Start of Supplied records

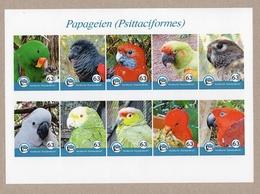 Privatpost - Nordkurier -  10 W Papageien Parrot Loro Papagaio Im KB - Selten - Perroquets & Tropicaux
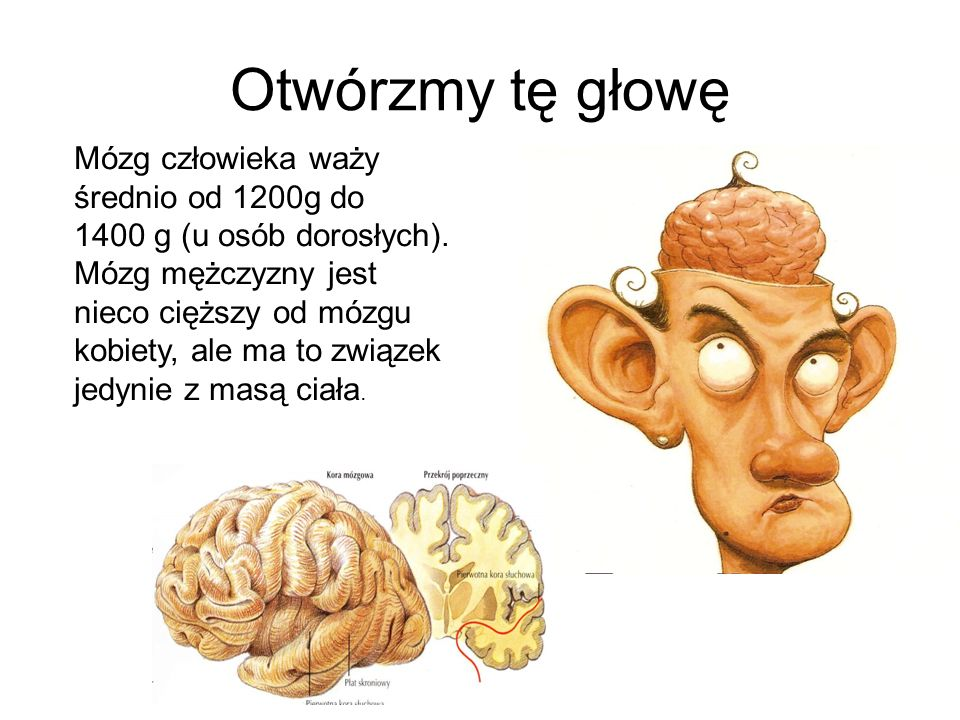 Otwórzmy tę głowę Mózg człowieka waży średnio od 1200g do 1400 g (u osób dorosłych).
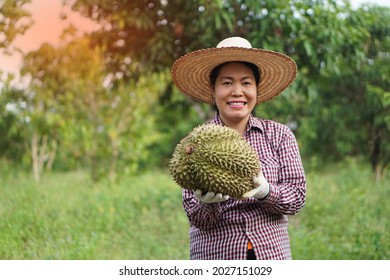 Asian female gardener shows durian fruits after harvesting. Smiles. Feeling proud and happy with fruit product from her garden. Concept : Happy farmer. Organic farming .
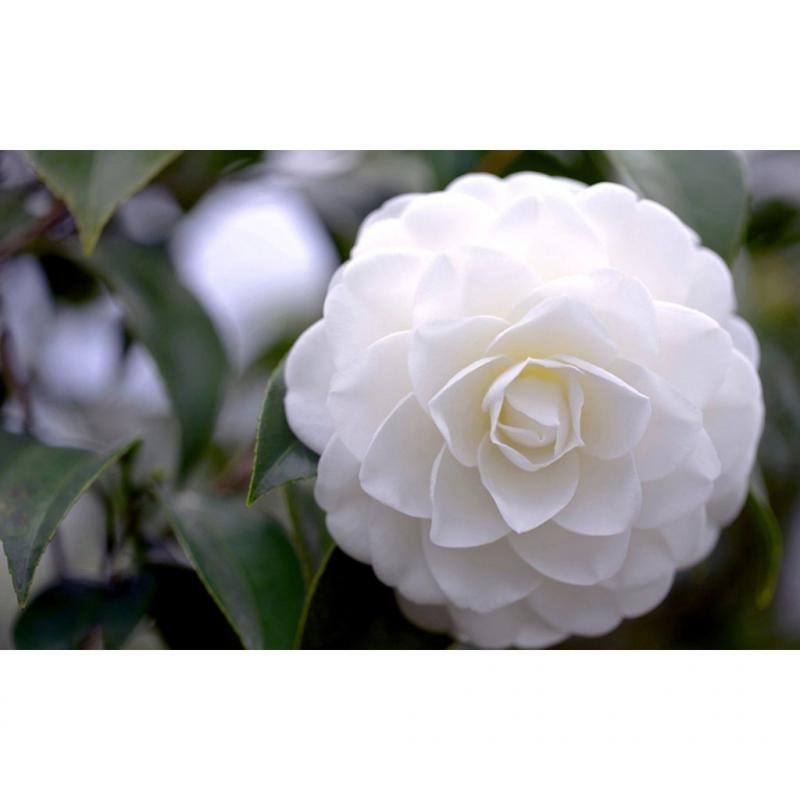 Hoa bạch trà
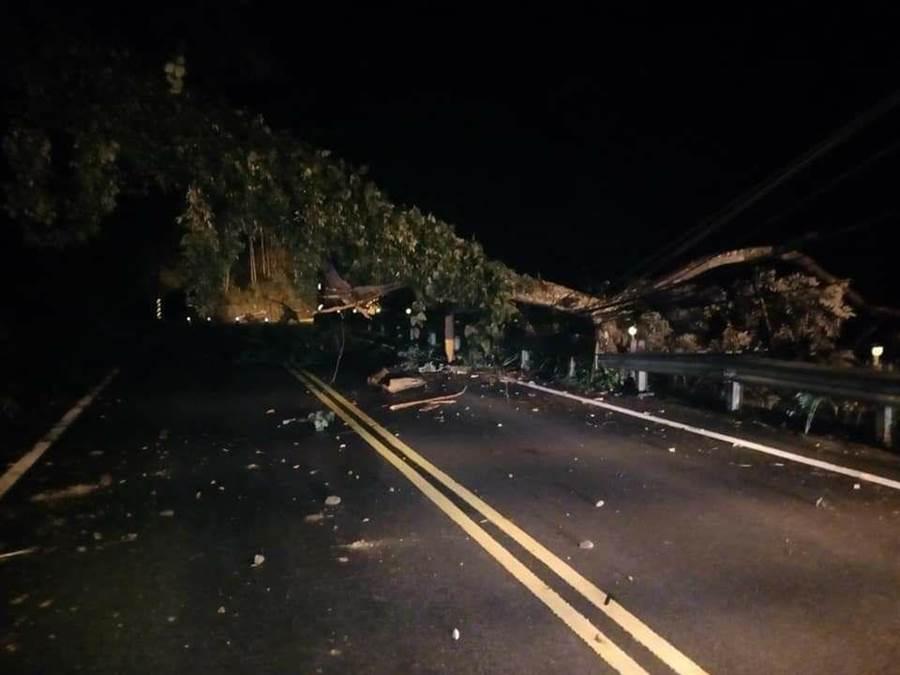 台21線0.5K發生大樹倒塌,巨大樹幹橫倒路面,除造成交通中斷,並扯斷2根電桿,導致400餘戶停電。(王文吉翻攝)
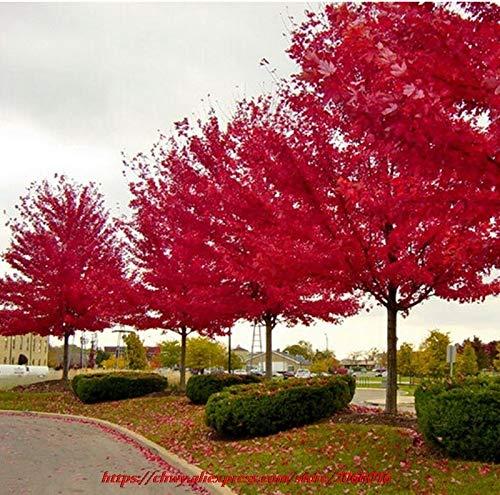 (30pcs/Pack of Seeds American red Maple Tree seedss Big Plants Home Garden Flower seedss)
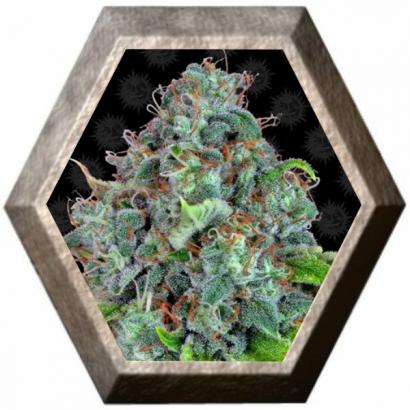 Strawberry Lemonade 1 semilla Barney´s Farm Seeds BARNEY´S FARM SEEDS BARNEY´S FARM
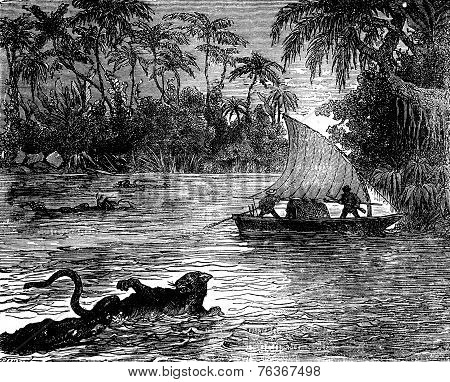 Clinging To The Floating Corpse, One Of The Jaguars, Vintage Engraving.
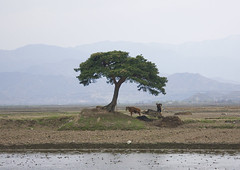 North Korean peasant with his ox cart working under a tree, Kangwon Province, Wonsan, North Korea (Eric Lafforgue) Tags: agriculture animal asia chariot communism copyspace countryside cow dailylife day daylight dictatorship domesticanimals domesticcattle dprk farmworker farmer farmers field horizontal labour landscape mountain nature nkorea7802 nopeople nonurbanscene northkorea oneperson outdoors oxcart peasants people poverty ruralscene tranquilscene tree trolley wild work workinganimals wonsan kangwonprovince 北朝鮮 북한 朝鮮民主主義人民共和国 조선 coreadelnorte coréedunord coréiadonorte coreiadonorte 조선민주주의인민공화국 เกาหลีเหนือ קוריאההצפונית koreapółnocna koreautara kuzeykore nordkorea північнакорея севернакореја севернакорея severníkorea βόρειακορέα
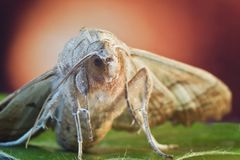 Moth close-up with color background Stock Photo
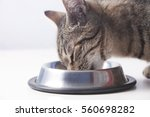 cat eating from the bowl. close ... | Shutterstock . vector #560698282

End of Supplied records
Start of Supplied records

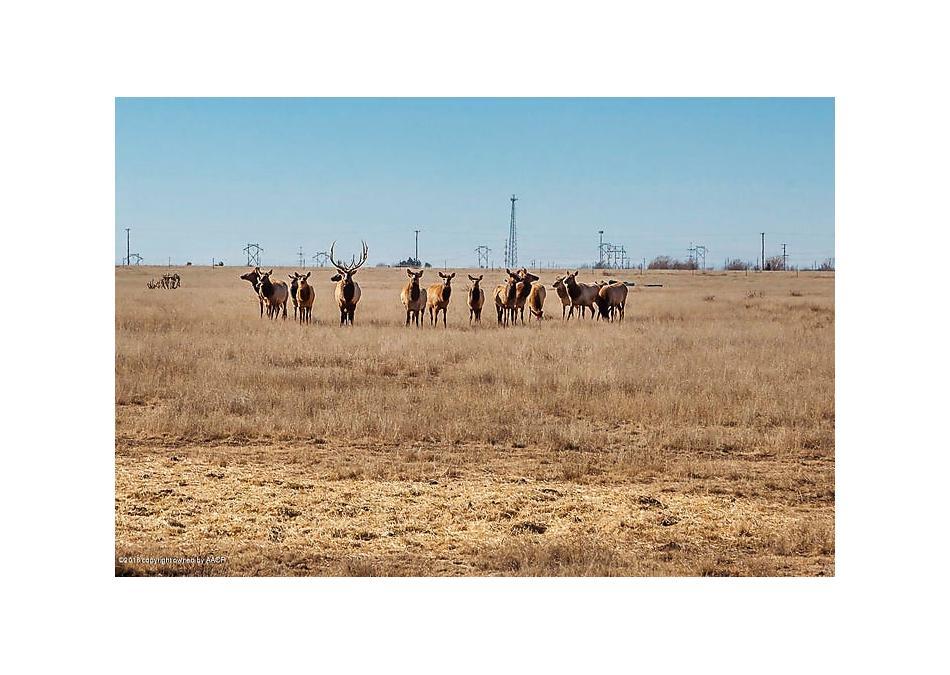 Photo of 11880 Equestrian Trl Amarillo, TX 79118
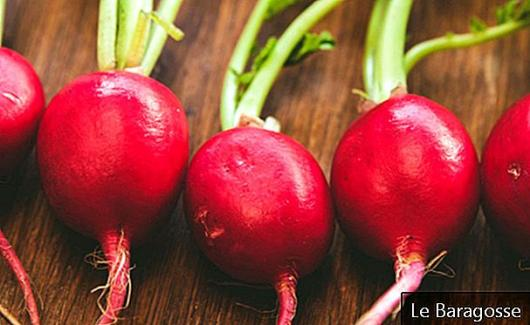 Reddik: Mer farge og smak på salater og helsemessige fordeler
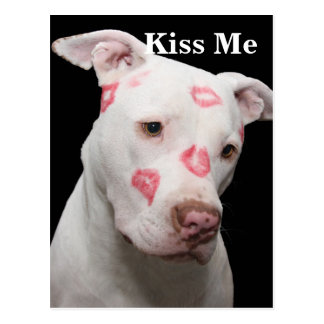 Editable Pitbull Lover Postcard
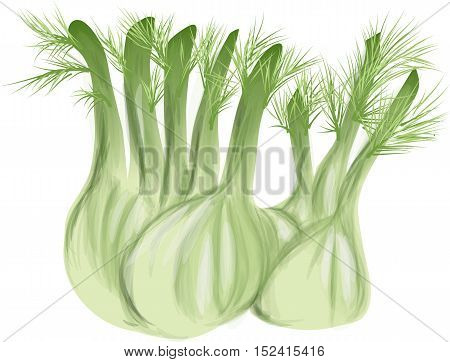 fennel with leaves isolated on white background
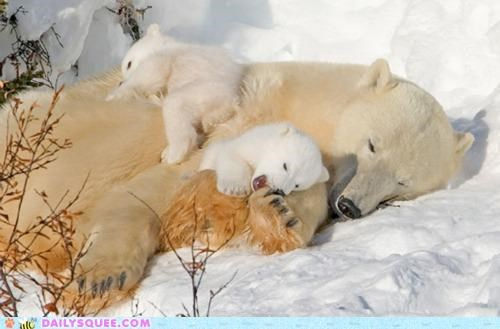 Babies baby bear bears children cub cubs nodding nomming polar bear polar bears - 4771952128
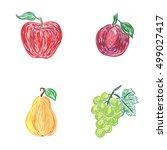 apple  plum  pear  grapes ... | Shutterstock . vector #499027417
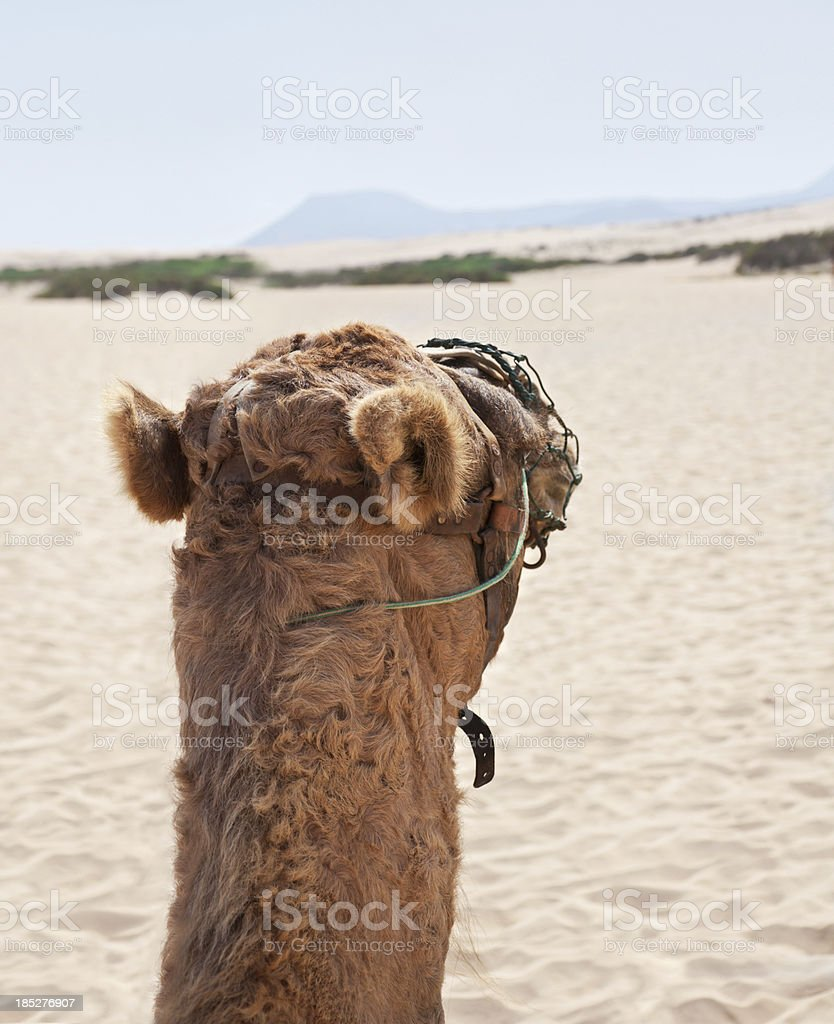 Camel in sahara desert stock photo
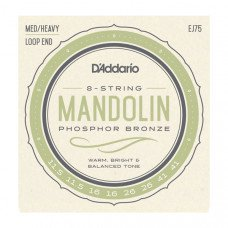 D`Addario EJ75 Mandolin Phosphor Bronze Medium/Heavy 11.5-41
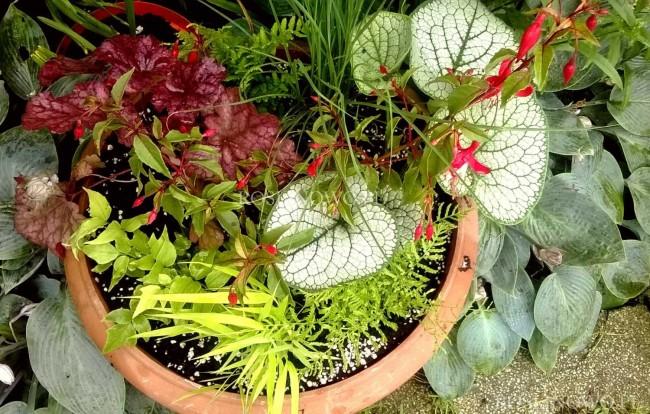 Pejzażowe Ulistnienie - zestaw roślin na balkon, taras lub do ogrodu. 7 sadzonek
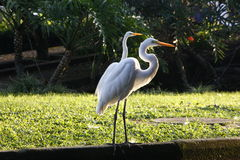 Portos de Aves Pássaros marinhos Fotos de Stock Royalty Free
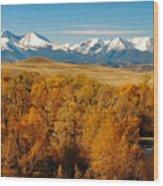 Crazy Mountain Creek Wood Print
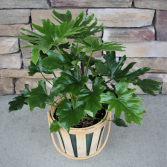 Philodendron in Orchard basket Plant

End of Supplied records
Start of Supplied records

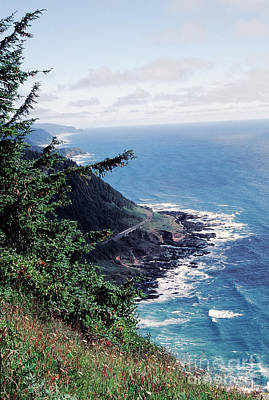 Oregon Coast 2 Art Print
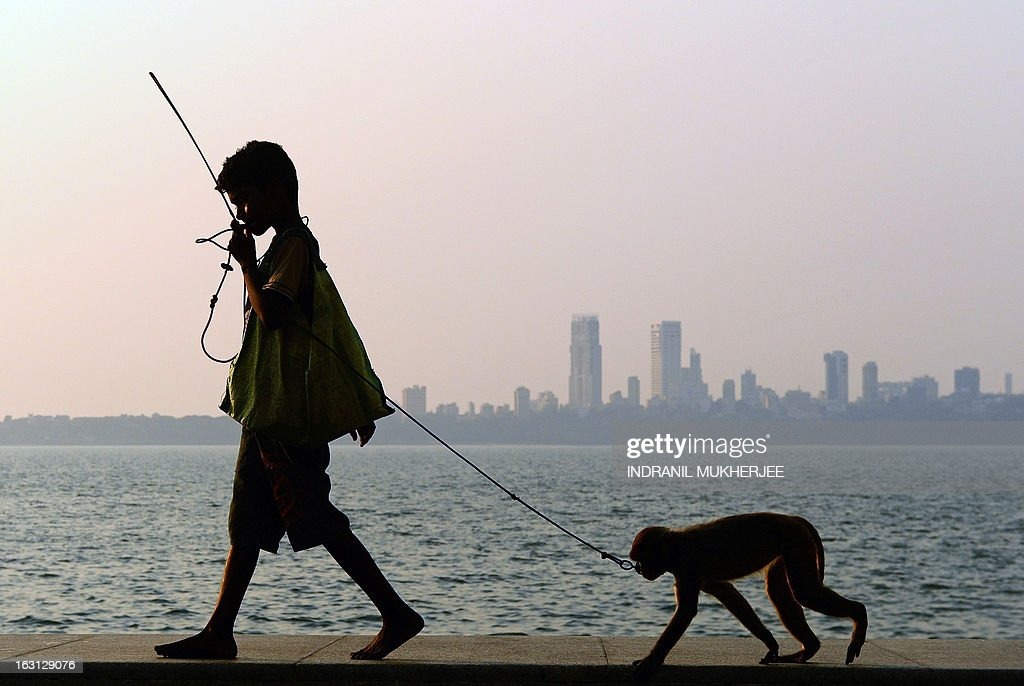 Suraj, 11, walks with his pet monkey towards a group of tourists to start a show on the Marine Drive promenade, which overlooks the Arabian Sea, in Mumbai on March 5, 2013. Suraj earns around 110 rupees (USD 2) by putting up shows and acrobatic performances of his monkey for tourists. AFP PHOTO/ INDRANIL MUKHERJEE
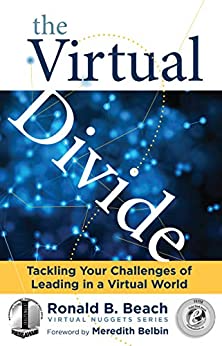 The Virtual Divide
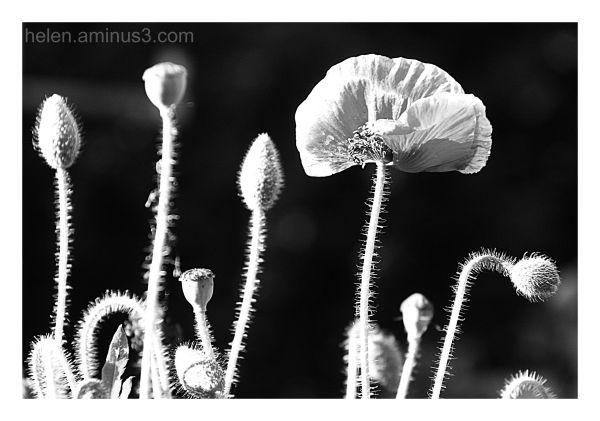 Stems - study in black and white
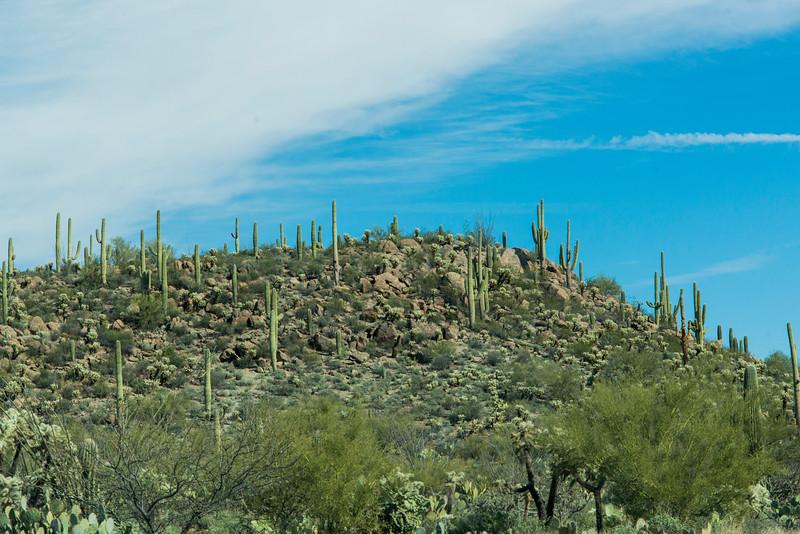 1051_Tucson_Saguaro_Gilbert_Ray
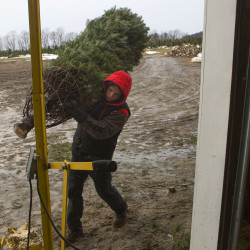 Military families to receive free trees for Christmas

End of Supplied records

Pictures in the entries do not go into the copy. Print only the lines starting at the one containing "Privatpost - Nordkurier" and ending at the one containing "Clinging To The", exactly as they appear.

*Exercise solution:*
 Privatpost - Nordkurier -  10 W Papageien Parrot Loro Papagaio Im KB - Selten - Perroquets & Tropicaux
 Otwórzmy tę głowę Mózg człowieka waży średnio od 1200g do 1400 g (u osób dorosłych).
 Asian female gardener shows durian fruits after harvesting. Smiles. Feeling proud and happy with fruit product from her garden. Concept : Happy farmer. Organic farming .
 Hoa bạch trà
 台21線0.5K發生大樹倒塌,巨大樹幹橫倒路面,除造成交通中斷,並扯斷2根電桿,導致400餘戶停電。(王文吉翻攝)
 (30pcs/Pack of Seeds American red Maple Tree seedss Big Plants Home Garden Flower seedss)
 Strawberry Lemonade 1 semilla Barney´s Farm Seeds BARNEY´S FARM SEEDS BARNEY´S FARM
 Clinging To The Floating Corpse, One Of The Jaguars, Vintage Engraving.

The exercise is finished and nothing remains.